What One Company Learned When They Gave Apple Watches To The Entire Staff

Can the Apple Watch provide more than just a bright, shiny incentive to check your email?

“Know your customers” is a mantra among many companies—eager founders scour social media, scan competing sites, and set up A/B testing to sniff out the singular route between a consumer’s mind, heart, and wallet.

But in April, Poshmark, a mobile marketplace for fashion, gave their entire staff of just over 85 Apple Watches, in part to coincide with the launch of the Poshmark app on the device.

Manish Chandra

The majority (70%) of Poshmark’s employees are women who love to shop, says founder Manish Chandra. Having a predominantly female staff has influenced the company’s marketing efforts to women, just as working at the intersection of fashion and technology has justified distributing FitBit Charges, LG LifeBand Touches, Polar Loops, and Nike Fuelbands in the past.

“It was important for us to launch Poshmark on the first generation Apple Watch to see how women interacted with fashion, shopping and notifications from their wrist,” says Chandra

Even in the early stages, Chandra says that to take the platform seriously, Poshmark would need strong insights into how women used the watch, so what better sample set than the company’s staff. “Getting their input and feedback in real-time is very valuable as we continue to design for the watch as the platform evolves,” he asserts.

Poshmark app for Apple Watch

For Chandra, it was a continuation of the gamble on creating a mobile-only shopping community by starting as an iOS app in 2011. In the year prior to launch, Chandra says he spent six months using nothing but an iPhone and iPad to challenge himself to do everything on mobile devices. Poshmark was on the iPhone for two years before developing its Android app.

Since, according to the company, over 90% of Poshmark’s approximately $17 million monthly sales come through smartphones, Chandra says its staff are fully invested in the evolution of the mobile experience. “It’s been really interesting to see how much the women [in the office] have gravitated towards the watch as an actual fashion accessory, not just a tech accessory,” he adds. Product designer Jenni Kim even noted: “I’ve completely bought into the watch and now can’t leave home without it. I feel a very personal connection with it.”

The Good

That personal connection was likely due to notifications. Chandra says the majority of the feedback from the team was centered on how they felt about getting real-time notifications and communicating. He sees both as the key to driving engagement with the Apple Watch. Ashlee Gomes, Poshmark’s senior community manager affirms: “I feel a lot more connected in real-time, not checking my phone where you get notifications from ten minutes ago.”

Photo: Flickr user LWYang

Gomes adds that she now feels free to keep her phone out of site. “I also love that it gets customized to your schedule as to where you’re traveling and can give you traffic updates.” Senior marketing manager Preston Lee agrees. “I can scan the importance [of a notification] and decide whether I need to go get my phone to take action. It’s like a filter on my wrist.”

“Notifications can get backed up on my phone,” marketing manager Amanda Weiss reports, so she likes having a constant stream of updates delivered to her wrist. All that tapping—which the watch does to signal the notification—is prompting ‘ghost taps.’ “It’s like the early days of the iPhone when you always thought you might be getting a text,” she explains.

▶ _Given material_:
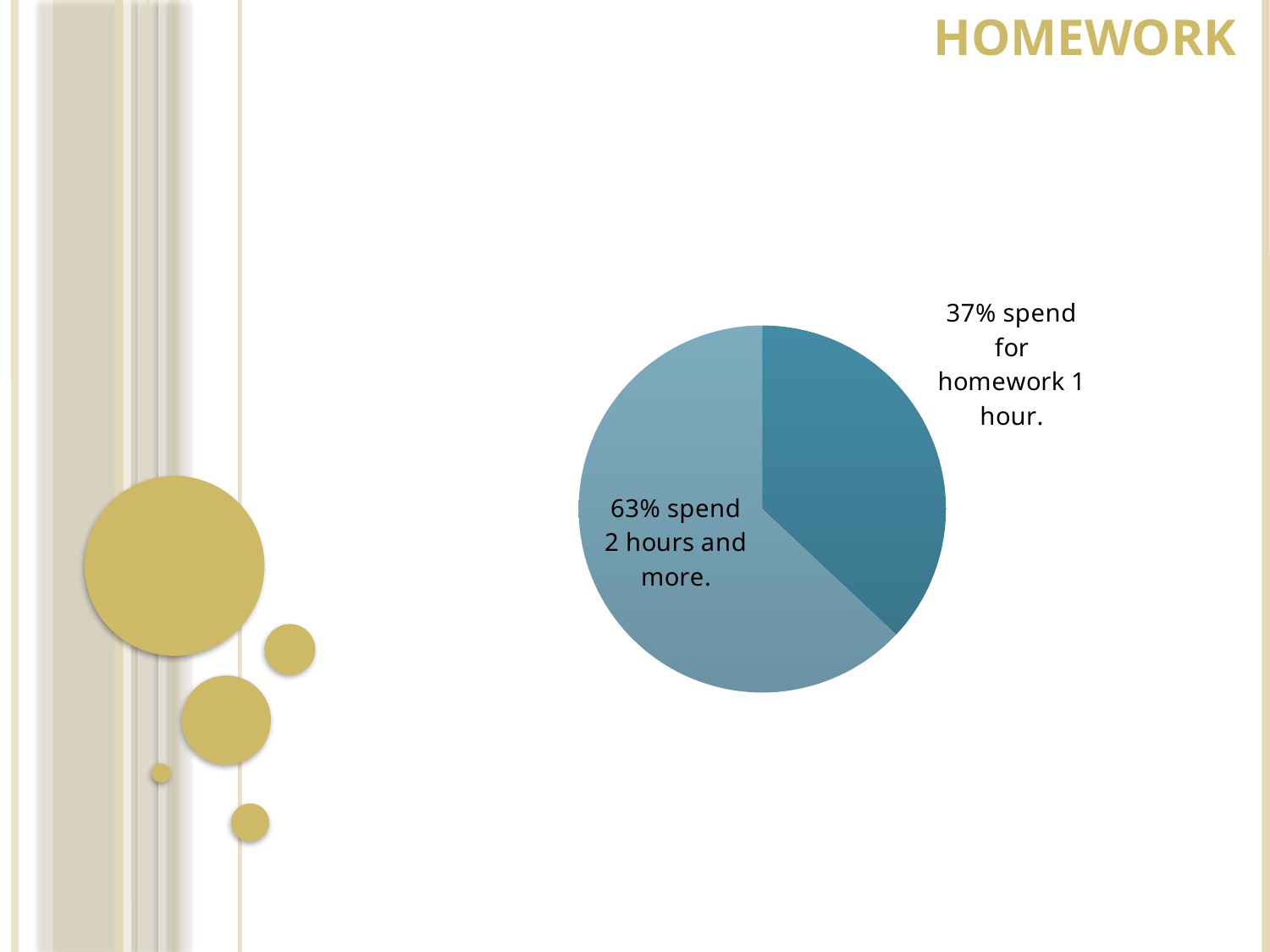
Which group is the smaller slice of the pie? 1 hour What percentage of students spend 1 hour on homework? 37% What is the title of the slide containing the pie chart? HOMEWORK Is the share of students spending 2 hours and more on homework greater or less than 50%? greater What percentage of students spend 2 hours and more on homework? 63% What is the combined share of the two slices in the pie chart? 100% What is the difference in percentage points between the share spending 2 hours and more and the share spending 1 hour? 26 What kind of chart is shown on the slide? pie chart Is the share of students spending 1 hour on homework larger or smaller than the share spending 2 hours and more? smaller Which group is the larger slice of the pie: those who spend 1 hour or those who spend 2 hours and more? 2 hours and more How many slices does the pie chart have? 2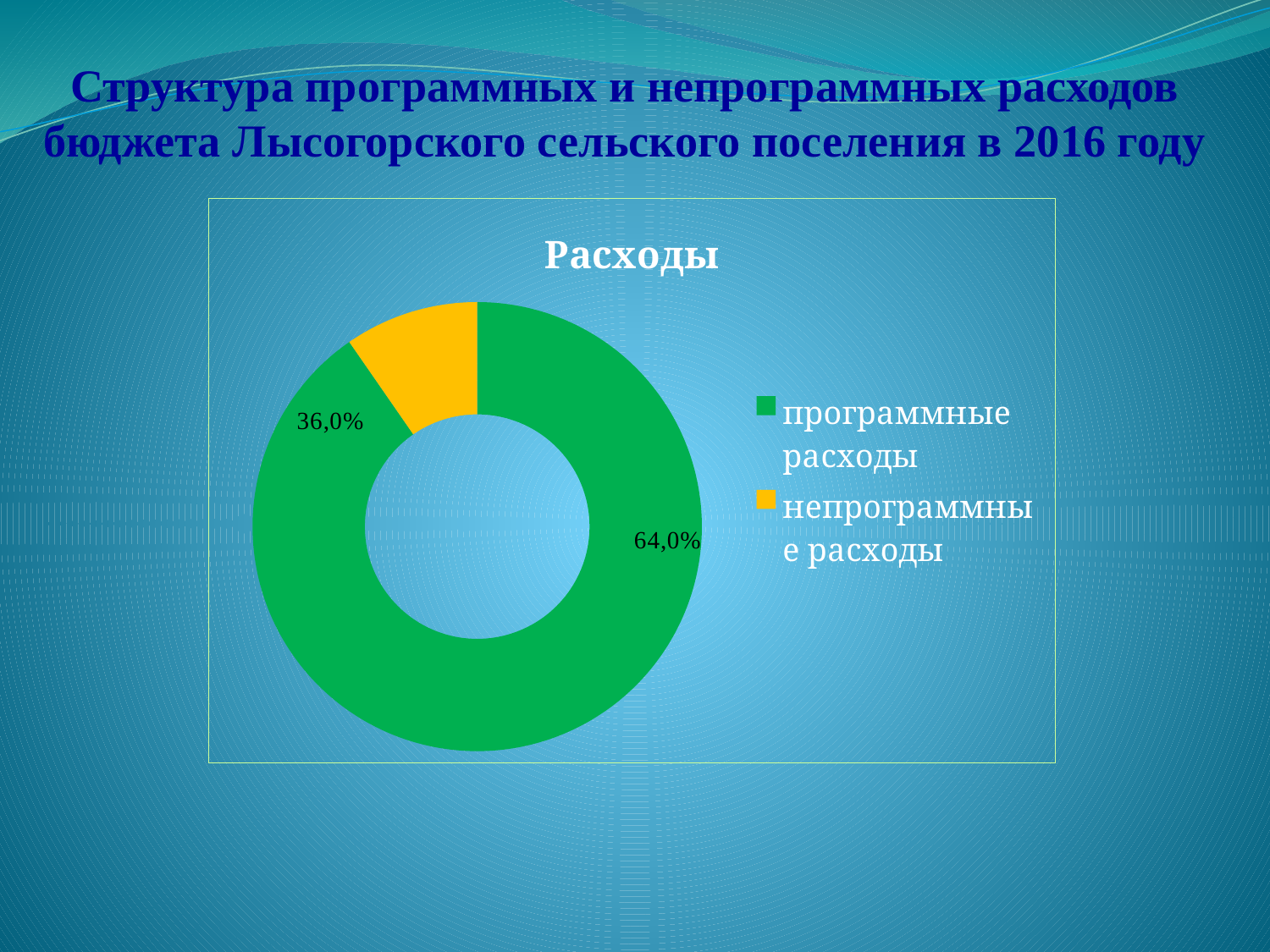
How many categories are shown in the chart? 2 What kind of chart is shown on the slide? Doughnut (pie) chart Which category has the largest share of the chart? программные расходы What colour represents непрограммные расходы in the chart? Yellow What is the title of the chart? Расходы Which category has the smallest share of the chart? непрограммные расходы Which is larger: программные расходы or непрограммные расходы? программные расходы How many entries does the legend list? 2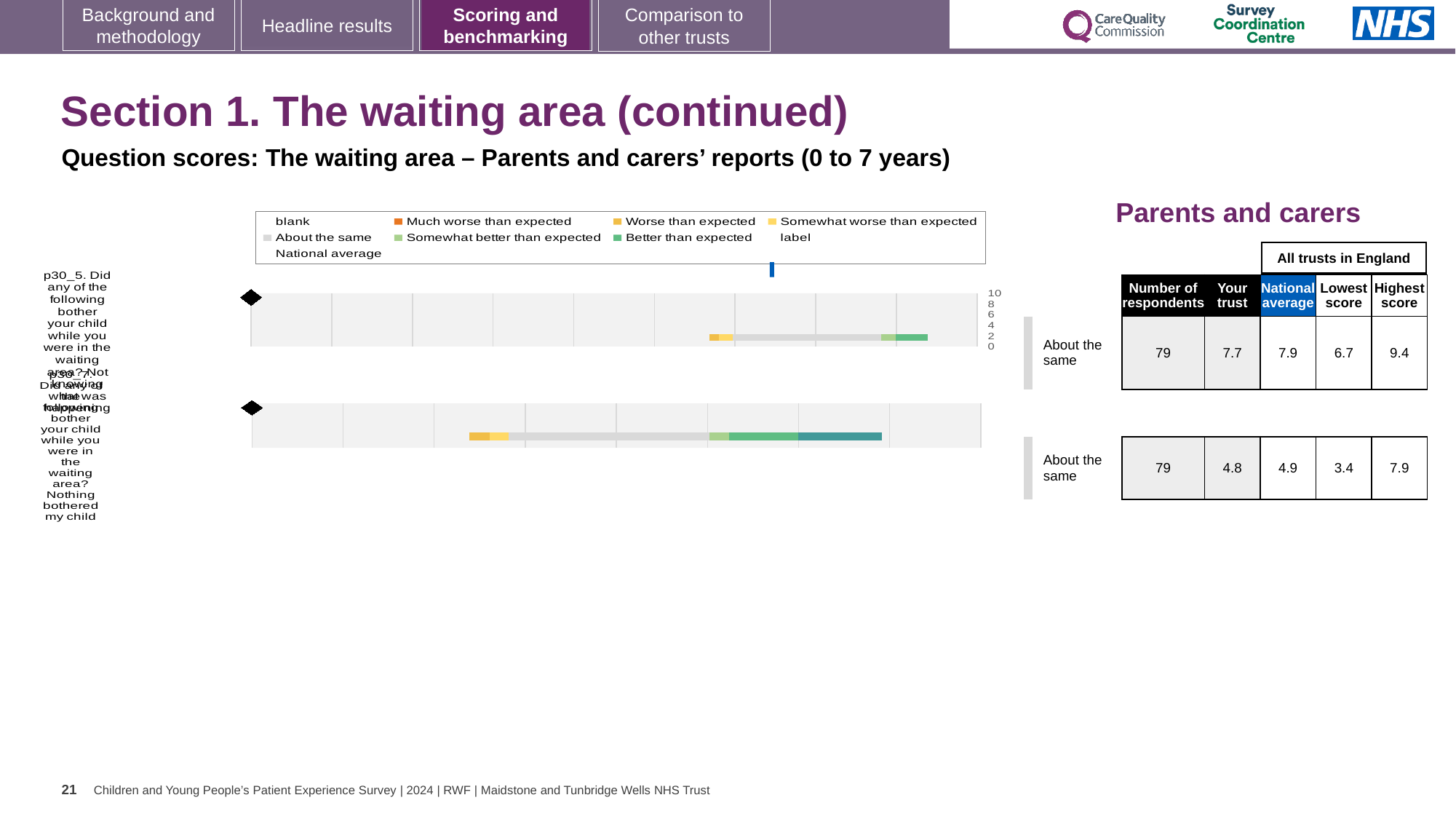
What is the heading above the table to the right of the chart? Parents and carers Which question row has the higher 'Your trust' score, p30_5 or p30_7? p30_5 How many respondents are shown for each question row in the table beside the chart? 79 How many entries does the chart legend list? 9 In the table beside the chart, what is the national average for the second question row (p30_7, nothing bothered my child)? 4.9 What is the difference between the highest score (7.9) and the lowest score (3.4) for the second question row? 4.5 Is the 'Your trust' score for the second question row (4.8) greater or less than 6? less What is the difference between the highest score (9.4) and the lowest score (6.7) for the first question row? 2.7 How many question rows are plotted in the chart area? 2 What benchmark category label is shown next to both question rows? About the same What kind of chart is used to show the question scores on this slide? bar chart In the table beside the chart, what is the 'Your trust' score for the first question row (p30_5, not knowing what was happening)? 7.7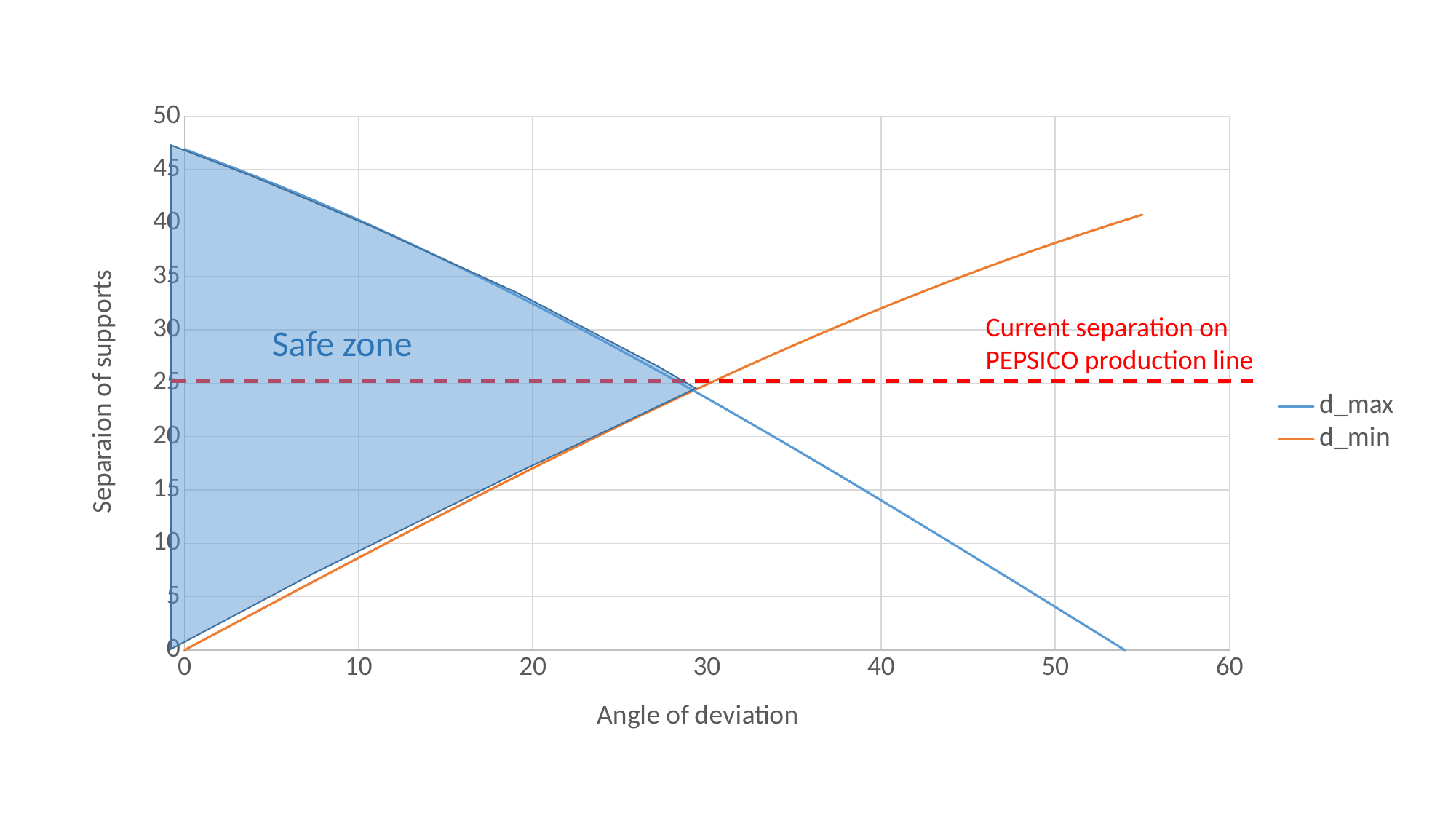
What is the value of d_min at an angle of deviation of 0? 0 How many series does the legend list? 2 Is the value of d_max at an angle of deviation of 40 greater or less than 20? less What are the names of the two series in the legend? d_max and d_min Does the d_min series rise or fall as the angle of deviation increases? rise At an angle of deviation of 40, which series has the larger value, d_max or d_min? d_min Is the value of d_min at an angle of deviation of 50 greater or less than 35? greater What is the title of the x axis? Angle of deviation At what value on the y axis is the red dashed line for the current separation on the PEPSICO production line drawn? 25 Is the value of d_max at an angle of deviation of 20 greater or less than 30? greater What kind of chart is shown on the slide? line chart Does the d_max series rise or fall as the angle of deviation increases? fall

▶ _Problem_:
Decide whether each statement below agrees with the article about Poshmark's Apple Watches, answering yes or no and quoting the words of the article that decide it. (a) Poshmark began in 2011 as an Android app. (b) About 70% of Poshmark's employees are women. (c) Senior marketing manager Preston Lee likens the watch to a filter on his wrist.

▶ _Response below_:
(a) No: "starting as an iOS app in 2011"
(b) Yes: "The majority (70%) of Poshmark’s employees are women"
(c) Yes: "It’s like a filter on my wrist."